A Novel in Development – Inspired by Actual Events
LOGLINE:
In the final 24 hours of World War II, a squad of battle-weary American soldiers accidentally kills a Jewish prisoner while clearing a concentration camp. They launch a desperate race against time to find and save his wife before the SS can execute her, while confronting the horrors around them and the moral darkness the war has left within.
Manuscript available for review by interested publishing partners. Contact Zac Northup at: officialzacnorthup@zacnorthup.com
Eddie Yoho was afraid the sound of his breathing would get them killed. It echoed off the cold concrete floors and brick walls as he approached the next corner. He calmed himself and focused on what he needed to do to survive another day.
The conical lights hanging from the high ceiling were still on. A dead SS guard was on the floor next to his feet. He looked over his shoulder to make sure Wilkins and Sergeant Smet were still behind him. Smet nodded him forward. Eddie pursed his lips and pulled the butt of his rifle into his shoulder. He took three short breaths and rounded the corner.
The Story: While clearing buildings in a newly liberated subcamp of Flossenbürg, Eddie’s squad engages a group of SS guards in one of the camp’s administrative outbuildings. In the chaos of the firefight, they accidentally kill several prisoners — including David Levy, a Lagerschreiber (camp clerk). As Levy lies dying from wounds, he begs them to find his wife, Elise, who was taken to the nearby women’s subcamp at Zwodau.

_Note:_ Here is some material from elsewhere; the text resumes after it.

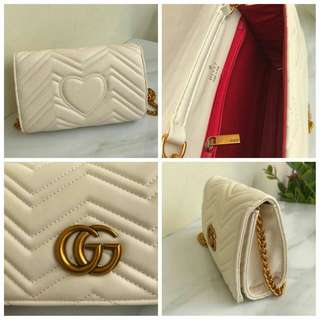 Chanel Small wallet 625#1   bahan kulit Asli Lambskin,  Kwalitas  SuperMirror,   w15xh8.5cm  Berat 200gr  H 500rb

Rising Action & Stakes: Over the course of a single, brutal day, Eddie and his squad venture deeper into the collapsing, partially liberated camp in search of Elise. They face fanatical SS holdouts, desperate and starving prisoners, and the horrific evidence of what was done in the final hours of the war. As the day wears on, the men are forced to confront not only external dangers but also the growing realization that they may have already become the kind of men they once feared. Finding Elise becomes more than a rescue mission — it becomes a desperate attempt to reclaim some part of their humanity before the war ends and they are forced to return home as changed men.
A small group of battle-hardened American infantrymen — serves as the collective ensemble protagonist of the story.
At the center of the group is Private Eddie Yoho, 31, a quiet, tobacco-chewing rifleman from rural West Virginia. The oldest man in the platoon, he is often called “Old Man” by the others. Like so many who have endured months of brutal combat, Eddie has been deeply changed by the war. He is a steady, reliable soldier who looks out for his friends, but he no longer recognizes the man he has become and has lost hope that he can ever return to the person he was before the war. His only remaining desire is to survive long enough to make it home to his wife and newborn daughter.
Alongside Eddie are the other members of the squad — ordinary men worn down by sustained combat since Normandy. Each carries his own exhaustion, anger, fears, and fractured sense of morality. As they move through the horrors of the concentration camp and become entangled in the search for Elise, the squad functions as a single, conflicted organism — their individual personalities, disagreements, small acts of humanity, and moments of moral compromise driving the story forward together.